I have investigated this in detail and the reason for this is really ridiciulous - 80% of this time is spend on executing "require" statements and this is due to really bad design of RubyGems and/or Bundler. They both do their job by augmenting $LOAD_PATH to include all directories containing gem contents. If you then look into how Ruby deals with the $LOAD_PATH, it turns out each time you do a "require" it will go through all of those directories and their subdirectories in search for a file matching what you have required. I used strace to see how this impacts doing "rails console" on an application with around 30 gems - it ended up doing 35000 open calls that ended up with ENOENT. It is beyond my mind how this can remain unfixed for so long. If RubyGems instead maintained a cache from all the gem directories, it could map requires to files without touching the filesystem and it would work many times as fast. Even creating a cache at runtime and then using it for the lookup would be many times as fast. Unfortunately, it is hard to determine a strategy for building this cache that would map the requires to files in exactly the same was as RubyGems, because RubyGems has some pretty weird strategy for determining which files take priority over which files when you do an ambiguous require. Because of this, I haven't yet succeeded in implementing a fix myself and I'm not 100% sure if it is possible. I also tried to contact one of the Bundler guys, but so far haven't had any reply about this.
Ok so first this is not exactly an empty Rails project. The Gemfile.lock has 221 lines, that amount of dependencies is not normal. To compare the application code for http://www.getharvest.com/ a +5 year old rails project with customers et all and it has 245 gem dependencies (including some that are our own). The +3 year old http://www.coopapp.com has 181 dependencies. Both of these start up within 3-4 seconds on my desktop and due to their age & size they have admitedly too many dependencies. Everytime one is removed I've rejoice.
Please don't call something with 221 dependencies a blank Rails project. More the amount of conflicting half baked gems you've added makes it an unfair complaint about Rails. I've assure you that there is no language / framework in the universe in which does not take a hit when adding too many dependencies. Either execution wise but more often it just breaks your spirit.
Anyway back to numbers, on 3 year old desktop under Linux, executing tests on the "blank" project yielded:
<pre>
real 0m8.698s
user 0m5.996s
sys 0m2.532s
</pre>
For some reason ruby is much slower on OSX than linux, that is an interesting project to investigate. I've think the platform difference shows the 10 second difference, spite the slower CPU. It would be quite interesting to understand why ruby is slow on OSX. Each to his own itch to scratch.
Why are you equating lines in Gemfile.lock with the number of dependencies?

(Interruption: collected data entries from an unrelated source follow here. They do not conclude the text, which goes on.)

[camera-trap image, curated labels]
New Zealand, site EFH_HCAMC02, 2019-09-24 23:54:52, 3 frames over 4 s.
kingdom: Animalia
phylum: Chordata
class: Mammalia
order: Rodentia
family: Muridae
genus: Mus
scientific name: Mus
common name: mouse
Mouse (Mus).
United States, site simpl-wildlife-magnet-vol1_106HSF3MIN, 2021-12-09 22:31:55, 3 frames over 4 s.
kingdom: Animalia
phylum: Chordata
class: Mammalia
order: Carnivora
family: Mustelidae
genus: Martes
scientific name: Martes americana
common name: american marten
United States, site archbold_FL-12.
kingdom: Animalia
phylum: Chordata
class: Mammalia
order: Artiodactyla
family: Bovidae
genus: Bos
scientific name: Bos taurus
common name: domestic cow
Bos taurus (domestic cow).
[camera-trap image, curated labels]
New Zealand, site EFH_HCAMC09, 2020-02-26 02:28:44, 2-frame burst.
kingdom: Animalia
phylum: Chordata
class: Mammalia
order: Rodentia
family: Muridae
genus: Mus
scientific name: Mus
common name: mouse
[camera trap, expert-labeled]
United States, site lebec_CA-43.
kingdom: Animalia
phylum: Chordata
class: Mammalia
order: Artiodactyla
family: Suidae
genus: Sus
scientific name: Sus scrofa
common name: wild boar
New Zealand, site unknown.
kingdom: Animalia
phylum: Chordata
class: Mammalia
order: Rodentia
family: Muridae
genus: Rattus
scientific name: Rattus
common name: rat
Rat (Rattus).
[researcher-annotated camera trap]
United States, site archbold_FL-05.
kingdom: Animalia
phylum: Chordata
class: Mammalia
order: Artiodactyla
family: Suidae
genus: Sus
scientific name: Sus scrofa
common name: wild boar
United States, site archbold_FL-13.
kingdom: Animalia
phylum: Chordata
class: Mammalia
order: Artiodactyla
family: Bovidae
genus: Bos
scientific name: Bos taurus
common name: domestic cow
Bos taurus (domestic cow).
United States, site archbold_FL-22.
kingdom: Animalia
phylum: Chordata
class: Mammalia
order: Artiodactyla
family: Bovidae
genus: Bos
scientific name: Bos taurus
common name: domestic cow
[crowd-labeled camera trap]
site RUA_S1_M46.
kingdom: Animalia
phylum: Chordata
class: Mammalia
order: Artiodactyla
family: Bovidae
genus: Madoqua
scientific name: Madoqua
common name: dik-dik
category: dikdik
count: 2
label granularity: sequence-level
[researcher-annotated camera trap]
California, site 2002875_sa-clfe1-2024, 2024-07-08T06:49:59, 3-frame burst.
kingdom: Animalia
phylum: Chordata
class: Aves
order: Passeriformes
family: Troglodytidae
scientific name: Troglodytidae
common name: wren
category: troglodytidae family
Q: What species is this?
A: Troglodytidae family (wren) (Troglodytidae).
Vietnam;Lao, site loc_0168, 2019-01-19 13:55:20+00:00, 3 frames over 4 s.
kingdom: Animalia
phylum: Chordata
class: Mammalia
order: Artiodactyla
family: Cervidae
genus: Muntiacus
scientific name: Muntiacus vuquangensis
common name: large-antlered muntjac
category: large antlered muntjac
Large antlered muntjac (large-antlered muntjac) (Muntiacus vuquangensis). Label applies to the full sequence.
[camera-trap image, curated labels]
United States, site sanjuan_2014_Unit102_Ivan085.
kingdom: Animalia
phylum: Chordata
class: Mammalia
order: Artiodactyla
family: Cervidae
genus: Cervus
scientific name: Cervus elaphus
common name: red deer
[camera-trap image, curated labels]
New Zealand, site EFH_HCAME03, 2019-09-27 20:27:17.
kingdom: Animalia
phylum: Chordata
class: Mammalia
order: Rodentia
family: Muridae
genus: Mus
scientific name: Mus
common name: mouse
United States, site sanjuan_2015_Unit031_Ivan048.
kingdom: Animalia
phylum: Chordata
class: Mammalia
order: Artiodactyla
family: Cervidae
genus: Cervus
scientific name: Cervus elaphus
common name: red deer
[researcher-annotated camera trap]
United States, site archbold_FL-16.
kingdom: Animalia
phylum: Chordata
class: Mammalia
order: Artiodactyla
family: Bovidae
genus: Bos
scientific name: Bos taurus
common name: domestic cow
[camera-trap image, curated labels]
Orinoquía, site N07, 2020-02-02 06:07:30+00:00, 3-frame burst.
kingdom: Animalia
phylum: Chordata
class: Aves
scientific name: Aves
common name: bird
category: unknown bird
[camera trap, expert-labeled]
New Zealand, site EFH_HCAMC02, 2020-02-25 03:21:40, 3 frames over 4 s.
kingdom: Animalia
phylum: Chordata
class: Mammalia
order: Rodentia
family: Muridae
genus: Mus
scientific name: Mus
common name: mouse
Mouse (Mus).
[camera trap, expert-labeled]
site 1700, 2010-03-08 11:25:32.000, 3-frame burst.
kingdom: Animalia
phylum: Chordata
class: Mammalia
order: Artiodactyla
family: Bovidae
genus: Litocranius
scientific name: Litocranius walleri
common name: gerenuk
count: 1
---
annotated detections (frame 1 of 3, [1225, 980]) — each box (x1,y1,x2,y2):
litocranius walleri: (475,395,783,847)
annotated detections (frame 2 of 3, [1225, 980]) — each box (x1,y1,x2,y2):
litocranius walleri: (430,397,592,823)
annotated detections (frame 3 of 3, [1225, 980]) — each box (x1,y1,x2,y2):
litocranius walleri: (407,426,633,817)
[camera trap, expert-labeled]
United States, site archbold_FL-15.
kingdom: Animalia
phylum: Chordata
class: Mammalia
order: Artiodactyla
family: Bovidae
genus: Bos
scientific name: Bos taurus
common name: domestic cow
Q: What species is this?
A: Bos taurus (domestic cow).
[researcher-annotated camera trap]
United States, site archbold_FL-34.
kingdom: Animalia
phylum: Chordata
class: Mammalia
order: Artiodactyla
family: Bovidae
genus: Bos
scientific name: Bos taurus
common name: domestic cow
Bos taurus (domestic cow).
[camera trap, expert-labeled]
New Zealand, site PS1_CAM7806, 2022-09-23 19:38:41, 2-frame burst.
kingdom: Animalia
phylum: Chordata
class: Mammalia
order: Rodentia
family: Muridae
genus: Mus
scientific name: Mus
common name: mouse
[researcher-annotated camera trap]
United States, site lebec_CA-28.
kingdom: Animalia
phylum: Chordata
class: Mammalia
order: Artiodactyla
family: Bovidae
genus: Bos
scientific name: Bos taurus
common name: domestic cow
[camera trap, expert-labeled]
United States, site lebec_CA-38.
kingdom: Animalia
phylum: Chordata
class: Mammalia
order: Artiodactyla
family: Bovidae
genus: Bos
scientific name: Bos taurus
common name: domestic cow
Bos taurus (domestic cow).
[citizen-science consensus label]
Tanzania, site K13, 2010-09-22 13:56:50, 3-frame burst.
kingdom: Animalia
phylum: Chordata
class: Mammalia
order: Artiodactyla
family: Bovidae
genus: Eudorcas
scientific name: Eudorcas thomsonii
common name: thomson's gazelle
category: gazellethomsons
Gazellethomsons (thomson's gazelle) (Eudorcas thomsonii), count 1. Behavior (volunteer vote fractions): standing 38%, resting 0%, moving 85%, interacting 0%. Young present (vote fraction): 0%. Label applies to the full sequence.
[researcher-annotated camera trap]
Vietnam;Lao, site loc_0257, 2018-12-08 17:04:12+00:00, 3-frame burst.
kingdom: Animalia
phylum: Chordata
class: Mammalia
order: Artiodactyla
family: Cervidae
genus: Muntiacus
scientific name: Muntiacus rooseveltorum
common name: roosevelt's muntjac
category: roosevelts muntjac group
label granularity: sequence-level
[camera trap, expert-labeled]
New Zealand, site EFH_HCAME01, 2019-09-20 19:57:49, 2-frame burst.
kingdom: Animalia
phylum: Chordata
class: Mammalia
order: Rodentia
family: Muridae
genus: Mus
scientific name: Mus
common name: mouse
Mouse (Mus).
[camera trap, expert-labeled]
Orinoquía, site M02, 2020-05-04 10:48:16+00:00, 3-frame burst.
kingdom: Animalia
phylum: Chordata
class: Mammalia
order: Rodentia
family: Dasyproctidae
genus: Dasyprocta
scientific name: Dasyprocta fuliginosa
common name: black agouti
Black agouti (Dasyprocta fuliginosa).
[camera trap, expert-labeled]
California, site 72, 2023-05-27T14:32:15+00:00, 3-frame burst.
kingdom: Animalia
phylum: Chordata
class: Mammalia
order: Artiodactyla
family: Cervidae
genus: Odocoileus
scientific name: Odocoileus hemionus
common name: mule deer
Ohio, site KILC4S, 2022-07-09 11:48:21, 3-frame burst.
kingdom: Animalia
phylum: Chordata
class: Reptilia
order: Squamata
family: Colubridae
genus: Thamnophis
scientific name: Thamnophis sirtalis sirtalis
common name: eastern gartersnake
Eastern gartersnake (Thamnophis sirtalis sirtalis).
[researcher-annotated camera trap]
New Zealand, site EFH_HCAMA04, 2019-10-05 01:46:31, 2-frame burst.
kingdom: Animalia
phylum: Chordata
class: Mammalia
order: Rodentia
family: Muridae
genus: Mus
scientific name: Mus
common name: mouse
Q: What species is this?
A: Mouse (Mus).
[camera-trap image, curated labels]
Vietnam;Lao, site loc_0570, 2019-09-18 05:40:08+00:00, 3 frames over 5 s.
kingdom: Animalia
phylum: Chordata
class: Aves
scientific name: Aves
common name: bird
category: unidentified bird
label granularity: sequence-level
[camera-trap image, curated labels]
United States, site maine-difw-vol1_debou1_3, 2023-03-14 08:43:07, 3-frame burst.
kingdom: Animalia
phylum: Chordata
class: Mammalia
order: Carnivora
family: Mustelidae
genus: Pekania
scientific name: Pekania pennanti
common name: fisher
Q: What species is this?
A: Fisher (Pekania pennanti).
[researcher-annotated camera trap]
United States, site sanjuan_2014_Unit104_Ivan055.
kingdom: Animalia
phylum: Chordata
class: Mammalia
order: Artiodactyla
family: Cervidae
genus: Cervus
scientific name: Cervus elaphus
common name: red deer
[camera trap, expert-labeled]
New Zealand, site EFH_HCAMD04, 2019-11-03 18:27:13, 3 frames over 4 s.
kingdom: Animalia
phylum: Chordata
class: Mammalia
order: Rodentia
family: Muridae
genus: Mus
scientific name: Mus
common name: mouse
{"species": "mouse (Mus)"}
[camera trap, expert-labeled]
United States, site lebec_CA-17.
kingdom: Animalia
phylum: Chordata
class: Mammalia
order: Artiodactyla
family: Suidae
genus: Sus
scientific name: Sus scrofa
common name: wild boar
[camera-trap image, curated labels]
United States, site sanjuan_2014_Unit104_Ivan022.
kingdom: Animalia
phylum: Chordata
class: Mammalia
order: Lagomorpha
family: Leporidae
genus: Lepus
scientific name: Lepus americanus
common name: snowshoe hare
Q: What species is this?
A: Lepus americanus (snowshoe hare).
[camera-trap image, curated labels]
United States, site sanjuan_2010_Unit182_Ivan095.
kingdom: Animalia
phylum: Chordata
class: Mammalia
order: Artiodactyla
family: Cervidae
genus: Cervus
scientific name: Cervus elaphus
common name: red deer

There are 28 gems specified in the Gemfile. That's not an unreasonable amount of gems. With dependencies, the total amount of gems being required is 76.
Hell, only using Rails and sqlite-ruby will require 26 gems to be installed.
I'm not that deeply in Ruby/RubyGems/Bundler internals to be 100% sure, but on the other hand I really can't see how it could work reasonably fast while using the strategy for looking up libraries it uses.
Great work! Yehuda is brilliant, although I'm sure he's busy now and I don't know how much bandwidth he would have to address that. I think he's full bore on Sproutcore.
If I calculate (20 seconds) x (number of times I bootstrap rails), it might even be worth my time to have a go at it.
There is a bug supposed to be fixed in ruby 1.9.3 that addresses something to do with the load path and bootstrap performance, but no idea when that's due to land. If it's truly the cause, it seems like this should be a patch to 1.9.2 instead.